Showing posts with label david eggleton. Show all posts
Showing posts with label david eggleton. Show all posts

Sunday, October 6, 2013

The Ponsonby Rag

 
Earlier this year I got to have a little dig through the Auckland Library and came across five issues of an amazing paper The Ponsonby Rag, created in Auckland during the late seventies. Similar to alternative papers being produced around the world since the sixties and very informed by counter cultural elements, the Rag consisted of poems, stories, illustration and a significant amount of comic strips by a small group of Auckland artists and cartoonists. A lot of the work struck me as very experimental for the time perhaps influenced by the American underground comics of the sixties and seventies.

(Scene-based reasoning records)
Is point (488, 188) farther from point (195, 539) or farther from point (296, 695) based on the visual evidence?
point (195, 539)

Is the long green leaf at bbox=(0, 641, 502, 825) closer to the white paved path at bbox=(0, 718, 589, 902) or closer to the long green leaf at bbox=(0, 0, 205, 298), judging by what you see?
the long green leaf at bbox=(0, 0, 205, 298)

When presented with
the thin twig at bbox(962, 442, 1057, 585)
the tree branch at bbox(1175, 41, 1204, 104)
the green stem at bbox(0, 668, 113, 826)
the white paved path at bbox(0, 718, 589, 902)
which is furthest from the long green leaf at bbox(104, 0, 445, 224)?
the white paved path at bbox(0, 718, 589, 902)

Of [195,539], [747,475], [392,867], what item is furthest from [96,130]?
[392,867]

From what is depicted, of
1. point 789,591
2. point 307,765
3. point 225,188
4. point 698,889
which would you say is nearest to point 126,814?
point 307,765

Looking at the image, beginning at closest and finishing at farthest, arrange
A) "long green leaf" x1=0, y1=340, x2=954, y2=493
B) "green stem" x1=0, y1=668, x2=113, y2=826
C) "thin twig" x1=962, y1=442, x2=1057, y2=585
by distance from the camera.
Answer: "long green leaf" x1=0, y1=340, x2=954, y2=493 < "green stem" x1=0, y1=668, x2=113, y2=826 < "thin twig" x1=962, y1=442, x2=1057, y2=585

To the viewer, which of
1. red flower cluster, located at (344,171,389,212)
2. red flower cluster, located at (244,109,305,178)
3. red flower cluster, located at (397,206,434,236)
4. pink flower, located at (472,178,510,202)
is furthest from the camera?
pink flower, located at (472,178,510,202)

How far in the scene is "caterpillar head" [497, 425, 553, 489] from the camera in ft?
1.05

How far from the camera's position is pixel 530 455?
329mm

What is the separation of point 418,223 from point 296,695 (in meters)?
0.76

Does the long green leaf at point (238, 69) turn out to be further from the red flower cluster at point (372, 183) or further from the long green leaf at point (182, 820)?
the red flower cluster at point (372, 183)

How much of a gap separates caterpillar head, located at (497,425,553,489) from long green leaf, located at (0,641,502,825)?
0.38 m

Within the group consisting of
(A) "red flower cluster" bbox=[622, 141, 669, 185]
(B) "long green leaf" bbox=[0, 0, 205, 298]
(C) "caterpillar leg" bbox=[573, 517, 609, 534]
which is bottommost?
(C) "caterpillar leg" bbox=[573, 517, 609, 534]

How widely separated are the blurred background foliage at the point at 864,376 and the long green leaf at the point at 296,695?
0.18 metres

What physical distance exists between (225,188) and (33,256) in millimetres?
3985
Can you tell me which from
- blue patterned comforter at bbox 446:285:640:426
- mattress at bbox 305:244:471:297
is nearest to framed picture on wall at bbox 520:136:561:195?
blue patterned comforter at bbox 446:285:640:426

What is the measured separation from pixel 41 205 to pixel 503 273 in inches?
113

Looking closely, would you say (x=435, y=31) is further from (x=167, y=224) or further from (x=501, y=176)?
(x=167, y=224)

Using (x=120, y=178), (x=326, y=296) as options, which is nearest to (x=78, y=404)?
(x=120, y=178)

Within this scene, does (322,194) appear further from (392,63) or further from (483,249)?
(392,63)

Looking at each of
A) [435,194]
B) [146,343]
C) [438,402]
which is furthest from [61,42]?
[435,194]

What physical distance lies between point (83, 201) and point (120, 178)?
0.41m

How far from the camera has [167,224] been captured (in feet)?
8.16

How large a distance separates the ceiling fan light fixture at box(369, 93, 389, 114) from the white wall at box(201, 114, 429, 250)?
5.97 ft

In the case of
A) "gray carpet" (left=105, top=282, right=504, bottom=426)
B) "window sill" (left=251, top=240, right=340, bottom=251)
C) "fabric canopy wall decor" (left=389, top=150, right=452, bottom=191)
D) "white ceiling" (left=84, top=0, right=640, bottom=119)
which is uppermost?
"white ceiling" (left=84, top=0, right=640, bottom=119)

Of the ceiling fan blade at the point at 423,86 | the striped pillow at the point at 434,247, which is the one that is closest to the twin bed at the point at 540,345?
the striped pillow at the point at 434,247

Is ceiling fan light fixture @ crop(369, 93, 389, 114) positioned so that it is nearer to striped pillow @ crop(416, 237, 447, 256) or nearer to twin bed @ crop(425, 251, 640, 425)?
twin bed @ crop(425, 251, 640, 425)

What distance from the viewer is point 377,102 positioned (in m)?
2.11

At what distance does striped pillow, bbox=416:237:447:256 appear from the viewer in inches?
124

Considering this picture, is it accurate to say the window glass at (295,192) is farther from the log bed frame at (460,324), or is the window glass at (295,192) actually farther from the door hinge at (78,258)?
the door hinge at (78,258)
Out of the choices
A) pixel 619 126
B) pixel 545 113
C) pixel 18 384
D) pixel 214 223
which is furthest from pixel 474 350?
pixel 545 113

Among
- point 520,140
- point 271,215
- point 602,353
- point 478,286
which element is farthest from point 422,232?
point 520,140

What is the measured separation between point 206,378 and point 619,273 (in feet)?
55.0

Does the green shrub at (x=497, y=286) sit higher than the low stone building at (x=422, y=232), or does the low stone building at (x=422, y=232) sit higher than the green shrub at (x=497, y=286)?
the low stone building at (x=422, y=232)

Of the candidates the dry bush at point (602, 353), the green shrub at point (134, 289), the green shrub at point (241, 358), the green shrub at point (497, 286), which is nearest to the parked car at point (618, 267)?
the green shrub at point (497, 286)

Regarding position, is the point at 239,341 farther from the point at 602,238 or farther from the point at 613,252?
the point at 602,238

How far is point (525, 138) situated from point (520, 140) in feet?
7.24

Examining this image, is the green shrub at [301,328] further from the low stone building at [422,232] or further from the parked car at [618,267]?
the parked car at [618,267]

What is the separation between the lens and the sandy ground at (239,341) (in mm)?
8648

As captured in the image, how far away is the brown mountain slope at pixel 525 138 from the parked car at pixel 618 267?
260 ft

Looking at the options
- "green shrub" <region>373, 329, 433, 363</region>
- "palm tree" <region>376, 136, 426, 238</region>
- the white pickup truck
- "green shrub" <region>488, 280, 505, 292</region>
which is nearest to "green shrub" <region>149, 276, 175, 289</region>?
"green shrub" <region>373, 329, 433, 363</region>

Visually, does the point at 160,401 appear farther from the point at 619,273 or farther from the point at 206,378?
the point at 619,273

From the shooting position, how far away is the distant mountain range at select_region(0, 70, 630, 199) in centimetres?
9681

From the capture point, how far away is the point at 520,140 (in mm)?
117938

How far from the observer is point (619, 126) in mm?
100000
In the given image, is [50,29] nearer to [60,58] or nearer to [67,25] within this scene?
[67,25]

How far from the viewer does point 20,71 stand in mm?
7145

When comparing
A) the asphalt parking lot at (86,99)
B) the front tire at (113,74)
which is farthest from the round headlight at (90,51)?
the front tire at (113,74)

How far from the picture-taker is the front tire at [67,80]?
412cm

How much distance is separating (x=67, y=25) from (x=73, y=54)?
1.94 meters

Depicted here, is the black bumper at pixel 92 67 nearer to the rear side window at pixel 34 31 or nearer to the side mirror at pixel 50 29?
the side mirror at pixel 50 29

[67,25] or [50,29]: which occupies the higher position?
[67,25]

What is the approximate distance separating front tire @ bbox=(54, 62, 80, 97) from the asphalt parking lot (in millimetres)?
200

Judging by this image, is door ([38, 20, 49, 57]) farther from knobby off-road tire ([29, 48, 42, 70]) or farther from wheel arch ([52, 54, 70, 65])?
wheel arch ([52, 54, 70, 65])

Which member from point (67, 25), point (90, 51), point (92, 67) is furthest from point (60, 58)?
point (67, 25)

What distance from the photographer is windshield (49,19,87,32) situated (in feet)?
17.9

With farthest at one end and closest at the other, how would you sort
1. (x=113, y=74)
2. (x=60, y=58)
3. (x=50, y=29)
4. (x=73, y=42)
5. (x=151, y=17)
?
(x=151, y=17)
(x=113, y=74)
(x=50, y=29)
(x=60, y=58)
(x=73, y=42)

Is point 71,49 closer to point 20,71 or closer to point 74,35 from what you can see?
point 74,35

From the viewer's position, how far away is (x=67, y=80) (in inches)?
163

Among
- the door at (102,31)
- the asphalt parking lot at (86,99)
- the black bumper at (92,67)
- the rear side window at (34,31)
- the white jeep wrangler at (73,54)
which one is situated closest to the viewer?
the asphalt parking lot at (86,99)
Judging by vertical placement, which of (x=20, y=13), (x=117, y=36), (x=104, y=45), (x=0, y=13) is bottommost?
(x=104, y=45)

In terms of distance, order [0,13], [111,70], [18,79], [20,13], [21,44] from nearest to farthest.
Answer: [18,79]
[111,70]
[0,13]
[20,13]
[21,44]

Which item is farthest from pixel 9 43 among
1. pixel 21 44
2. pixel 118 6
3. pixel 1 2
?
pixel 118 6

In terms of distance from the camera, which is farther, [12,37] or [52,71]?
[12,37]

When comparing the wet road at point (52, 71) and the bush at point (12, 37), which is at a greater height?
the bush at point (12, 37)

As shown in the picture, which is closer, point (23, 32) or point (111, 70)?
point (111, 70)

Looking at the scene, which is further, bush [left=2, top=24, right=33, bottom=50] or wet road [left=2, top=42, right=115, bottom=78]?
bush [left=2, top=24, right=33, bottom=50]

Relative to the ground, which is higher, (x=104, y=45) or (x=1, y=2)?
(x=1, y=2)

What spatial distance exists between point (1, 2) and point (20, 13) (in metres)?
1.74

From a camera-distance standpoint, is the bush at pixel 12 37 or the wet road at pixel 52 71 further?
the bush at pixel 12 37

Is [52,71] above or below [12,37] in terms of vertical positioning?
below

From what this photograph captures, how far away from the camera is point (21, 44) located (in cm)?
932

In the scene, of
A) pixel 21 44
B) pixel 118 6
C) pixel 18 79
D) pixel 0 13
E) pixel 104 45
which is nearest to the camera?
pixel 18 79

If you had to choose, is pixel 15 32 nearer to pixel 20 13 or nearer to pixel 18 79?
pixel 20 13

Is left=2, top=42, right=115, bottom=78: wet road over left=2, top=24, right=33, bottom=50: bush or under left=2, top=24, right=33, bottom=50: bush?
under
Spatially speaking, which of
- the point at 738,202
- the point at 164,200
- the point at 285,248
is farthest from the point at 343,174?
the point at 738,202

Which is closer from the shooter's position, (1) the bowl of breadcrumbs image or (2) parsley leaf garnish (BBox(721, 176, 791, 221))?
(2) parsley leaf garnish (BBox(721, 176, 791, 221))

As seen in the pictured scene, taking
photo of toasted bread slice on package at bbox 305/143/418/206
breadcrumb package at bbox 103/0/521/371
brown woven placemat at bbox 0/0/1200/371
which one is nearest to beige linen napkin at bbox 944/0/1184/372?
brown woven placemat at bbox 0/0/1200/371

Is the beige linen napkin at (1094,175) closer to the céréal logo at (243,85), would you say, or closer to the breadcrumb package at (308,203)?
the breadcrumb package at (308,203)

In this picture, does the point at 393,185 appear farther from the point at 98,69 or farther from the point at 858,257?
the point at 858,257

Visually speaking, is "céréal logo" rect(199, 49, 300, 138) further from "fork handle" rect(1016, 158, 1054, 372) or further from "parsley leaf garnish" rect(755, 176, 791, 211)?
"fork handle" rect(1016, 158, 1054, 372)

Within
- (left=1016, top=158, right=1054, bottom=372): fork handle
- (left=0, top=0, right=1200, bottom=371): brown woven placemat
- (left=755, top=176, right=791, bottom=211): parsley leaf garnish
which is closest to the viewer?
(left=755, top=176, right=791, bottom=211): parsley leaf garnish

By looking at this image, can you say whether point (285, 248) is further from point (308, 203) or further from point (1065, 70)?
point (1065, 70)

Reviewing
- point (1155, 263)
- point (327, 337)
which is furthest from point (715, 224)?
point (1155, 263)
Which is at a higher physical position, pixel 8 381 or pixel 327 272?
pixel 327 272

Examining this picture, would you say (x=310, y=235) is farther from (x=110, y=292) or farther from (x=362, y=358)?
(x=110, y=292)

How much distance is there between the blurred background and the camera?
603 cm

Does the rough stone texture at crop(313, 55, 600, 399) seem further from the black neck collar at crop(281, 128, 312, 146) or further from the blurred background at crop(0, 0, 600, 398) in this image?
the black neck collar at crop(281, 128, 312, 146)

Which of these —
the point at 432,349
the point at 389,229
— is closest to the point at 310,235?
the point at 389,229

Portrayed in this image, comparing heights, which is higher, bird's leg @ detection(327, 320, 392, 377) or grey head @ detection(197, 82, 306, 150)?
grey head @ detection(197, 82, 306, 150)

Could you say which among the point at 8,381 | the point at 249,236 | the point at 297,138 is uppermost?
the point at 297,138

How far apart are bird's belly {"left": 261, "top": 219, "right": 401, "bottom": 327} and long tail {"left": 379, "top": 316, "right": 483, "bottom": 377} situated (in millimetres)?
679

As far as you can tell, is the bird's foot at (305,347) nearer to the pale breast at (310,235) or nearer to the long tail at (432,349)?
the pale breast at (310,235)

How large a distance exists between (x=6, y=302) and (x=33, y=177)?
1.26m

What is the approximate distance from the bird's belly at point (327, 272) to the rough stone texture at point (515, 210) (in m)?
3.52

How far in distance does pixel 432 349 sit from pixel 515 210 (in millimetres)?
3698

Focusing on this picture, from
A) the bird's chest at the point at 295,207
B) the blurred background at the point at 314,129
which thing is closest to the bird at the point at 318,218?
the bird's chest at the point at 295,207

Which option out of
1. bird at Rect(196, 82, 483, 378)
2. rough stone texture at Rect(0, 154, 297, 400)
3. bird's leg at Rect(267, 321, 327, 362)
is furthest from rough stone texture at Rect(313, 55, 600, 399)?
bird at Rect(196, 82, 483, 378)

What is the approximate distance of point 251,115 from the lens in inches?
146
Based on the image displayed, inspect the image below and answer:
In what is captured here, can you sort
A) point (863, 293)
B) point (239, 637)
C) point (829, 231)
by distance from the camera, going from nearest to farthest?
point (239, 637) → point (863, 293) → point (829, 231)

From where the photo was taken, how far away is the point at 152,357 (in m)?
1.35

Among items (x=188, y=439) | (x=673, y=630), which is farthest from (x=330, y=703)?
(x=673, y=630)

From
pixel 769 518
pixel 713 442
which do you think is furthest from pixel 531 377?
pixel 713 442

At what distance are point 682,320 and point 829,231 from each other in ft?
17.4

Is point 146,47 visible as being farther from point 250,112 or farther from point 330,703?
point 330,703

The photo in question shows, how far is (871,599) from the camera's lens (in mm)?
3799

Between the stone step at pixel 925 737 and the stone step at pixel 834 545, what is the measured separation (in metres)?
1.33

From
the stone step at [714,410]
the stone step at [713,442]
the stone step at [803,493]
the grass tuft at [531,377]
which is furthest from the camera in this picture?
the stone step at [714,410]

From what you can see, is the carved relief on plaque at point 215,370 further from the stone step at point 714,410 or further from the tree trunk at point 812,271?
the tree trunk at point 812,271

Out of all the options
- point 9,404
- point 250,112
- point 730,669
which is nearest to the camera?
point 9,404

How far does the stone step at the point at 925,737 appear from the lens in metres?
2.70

* What is being asked *
Continue the blog post about The Ponsonby Rag, starting right after its last sentence.

* Result below *
Cartoonist/Illustrator Joe Wylie shared his recollections of The Ponsonby Rag:

I didn't do anything for the Ponsonby Rag, though I remember it well. I met the people involved through Barry Linton when I went to live in Auckland in 1977. They had their own little offset press, which was a pretty nifty thing to have back then. There was a particularly impressive issue titled Ponsonby Bag, which came in a bag and consisted of various items. It would be amazing if one had survived intact. I know that David Eggleton wrote for it, but I can't, I'm sorry to say, remember the name of the guy who did most of the printing work. I believe he was also responsible for most of the cartoons, which were pretty memorable. What really impressed me was the attempt at handmade colour separation, made by drawing directly on the offset plates.


David Eggleton was involved with the Ponsonby Rag from it's beginning through to it's end. I approached him for some recollections on the production of the Rag and he sent me the following article effectively detailing the history of The Ponsonby Rag.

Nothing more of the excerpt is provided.